Rendered images with source text:
********************
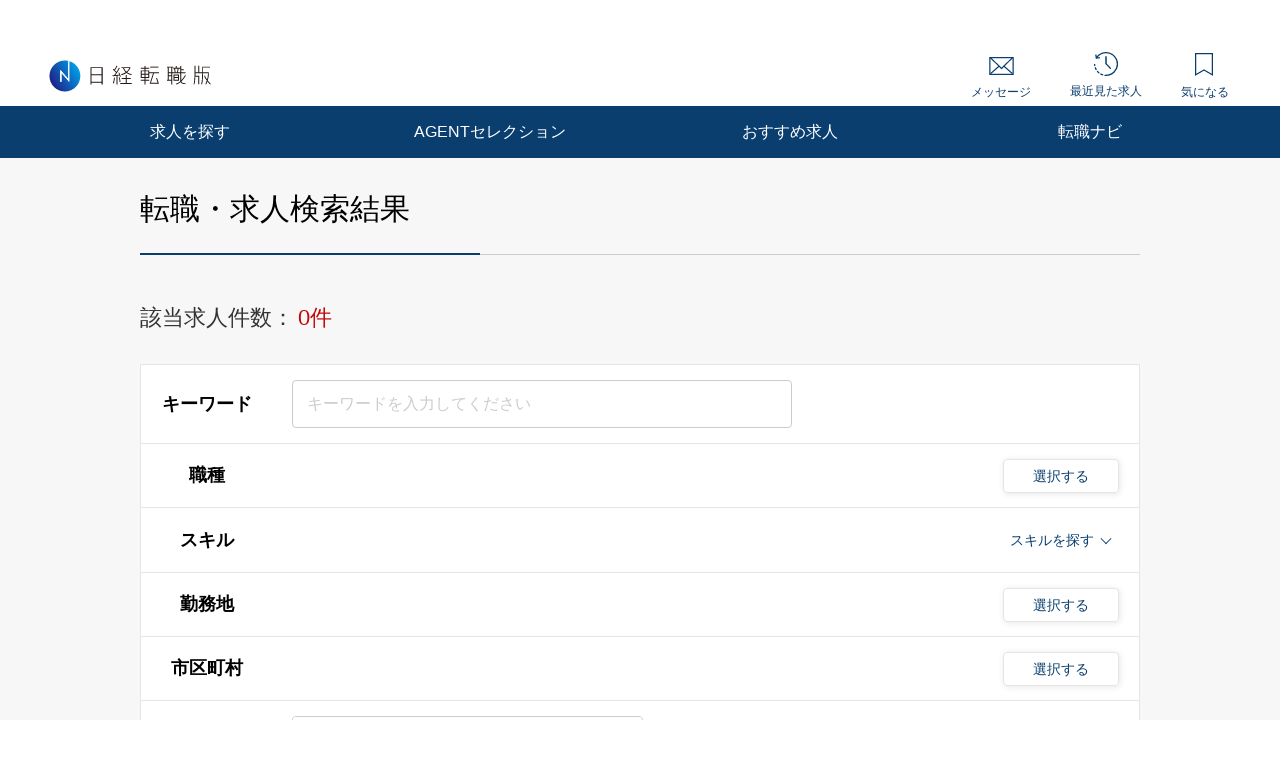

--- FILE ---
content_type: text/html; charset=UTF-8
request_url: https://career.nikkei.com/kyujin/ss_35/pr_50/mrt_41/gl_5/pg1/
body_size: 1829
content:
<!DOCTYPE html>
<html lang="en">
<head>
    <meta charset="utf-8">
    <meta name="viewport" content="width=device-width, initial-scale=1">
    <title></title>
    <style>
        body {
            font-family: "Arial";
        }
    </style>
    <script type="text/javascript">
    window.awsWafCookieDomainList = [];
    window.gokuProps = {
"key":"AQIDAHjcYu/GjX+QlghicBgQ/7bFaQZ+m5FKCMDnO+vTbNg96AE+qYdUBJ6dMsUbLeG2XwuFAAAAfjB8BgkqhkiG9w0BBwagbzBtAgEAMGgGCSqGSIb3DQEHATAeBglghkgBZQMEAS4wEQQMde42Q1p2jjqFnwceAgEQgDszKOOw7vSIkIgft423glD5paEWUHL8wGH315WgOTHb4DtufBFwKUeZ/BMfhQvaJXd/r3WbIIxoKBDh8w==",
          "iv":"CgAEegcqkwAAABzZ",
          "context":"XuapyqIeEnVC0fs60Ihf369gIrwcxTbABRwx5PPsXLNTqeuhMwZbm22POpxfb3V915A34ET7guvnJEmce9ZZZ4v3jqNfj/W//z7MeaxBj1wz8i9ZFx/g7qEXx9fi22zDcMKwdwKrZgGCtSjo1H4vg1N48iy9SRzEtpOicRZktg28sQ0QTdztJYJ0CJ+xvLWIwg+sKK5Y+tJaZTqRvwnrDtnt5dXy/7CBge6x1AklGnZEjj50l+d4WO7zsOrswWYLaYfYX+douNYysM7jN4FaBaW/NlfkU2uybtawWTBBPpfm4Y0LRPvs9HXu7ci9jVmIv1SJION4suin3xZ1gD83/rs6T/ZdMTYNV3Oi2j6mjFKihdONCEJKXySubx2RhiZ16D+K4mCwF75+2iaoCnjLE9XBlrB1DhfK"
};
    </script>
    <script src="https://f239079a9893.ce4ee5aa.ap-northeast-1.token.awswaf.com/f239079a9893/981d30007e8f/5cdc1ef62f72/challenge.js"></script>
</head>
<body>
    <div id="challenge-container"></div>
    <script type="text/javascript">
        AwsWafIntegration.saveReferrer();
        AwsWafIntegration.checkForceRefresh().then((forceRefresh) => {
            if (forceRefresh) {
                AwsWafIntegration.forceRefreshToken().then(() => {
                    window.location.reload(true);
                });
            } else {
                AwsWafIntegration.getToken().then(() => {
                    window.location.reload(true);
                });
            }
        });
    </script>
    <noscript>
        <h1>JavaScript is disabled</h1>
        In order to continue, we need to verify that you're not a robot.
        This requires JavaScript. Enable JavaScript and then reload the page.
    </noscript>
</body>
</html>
********************
◆ EXERCISE DESCRIPTION ◆
The data above is to be printed exactly, all of it, except for the pictures.

◆ WORKED SOLUTION ◆
--- FILE ---
content_type: text/html; charset=UTF-8
request_url: https://career.nikkei.com/kyujin/ss_35/pr_50/mrt_41/gl_5/pg1/
body_size: 1829
content:
<!DOCTYPE html>
<html lang="en">
<head>
    <meta charset="utf-8">
    <meta name="viewport" content="width=device-width, initial-scale=1">
    <title></title>
    <style>
        body {
            font-family: "Arial";
        }
    </style>
    <script type="text/javascript">
    window.awsWafCookieDomainList = [];
    window.gokuProps = {
"key":"AQIDAHjcYu/GjX+QlghicBgQ/7bFaQZ+m5FKCMDnO+vTbNg96AE+qYdUBJ6dMsUbLeG2XwuFAAAAfjB8BgkqhkiG9w0BBwagbzBtAgEAMGgGCSqGSIb3DQEHATAeBglghkgBZQMEAS4wEQQMde42Q1p2jjqFnwceAgEQgDszKOOw7vSIkIgft423glD5paEWUHL8wGH315WgOTHb4DtufBFwKUeZ/BMfhQvaJXd/r3WbIIxoKBDh8w==",
          "iv":"CgAEegcqkwAAABzZ",
          "context":"XuapyqIeEnVC0fs60Ihf369gIrwcxTbABRwx5PPsXLNTqeuhMwZbm22POpxfb3V915A34ET7guvnJEmce9ZZZ4v3jqNfj/W//z7MeaxBj1wz8i9ZFx/g7qEXx9fi22zDcMKwdwKrZgGCtSjo1H4vg1N48iy9SRzEtpOicRZktg28sQ0QTdztJYJ0CJ+xvLWIwg+sKK5Y+tJaZTqRvwnrDtnt5dXy/7CBge6x1AklGnZEjj50l+d4WO7zsOrswWYLaYfYX+douNYysM7jN4FaBaW/NlfkU2uybtawWTBBPpfm4Y0LRPvs9HXu7ci9jVmIv1SJION4suin3xZ1gD83/rs6T/ZdMTYNV3Oi2j6mjFKihdONCEJKXySubx2RhiZ16D+K4mCwF75+2iaoCnjLE9XBlrB1DhfK"
};
    </script>
    <script src="https://f239079a9893.ce4ee5aa.ap-northeast-1.token.awswaf.com/f239079a9893/981d30007e8f/5cdc1ef62f72/challenge.js"></script>
</head>
<body>
    <div id="challenge-container"></div>
    <script type="text/javascript">
        AwsWafIntegration.saveReferrer();
        AwsWafIntegration.checkForceRefresh().then((forceRefresh) => {
            if (forceRefresh) {
                AwsWafIntegration.forceRefreshToken().then(() => {
                    window.location.reload(true);
                });
            } else {
                AwsWafIntegration.getToken().then(() => {
                    window.location.reload(true);
                });
            }
        });
    </script>
    <noscript>
        <h1>JavaScript is disabled</h1>
        In order to continue, we need to verify that you're not a robot.
        This requires JavaScript. Enable JavaScript and then reload the page.
    </noscript>
</body>
</html>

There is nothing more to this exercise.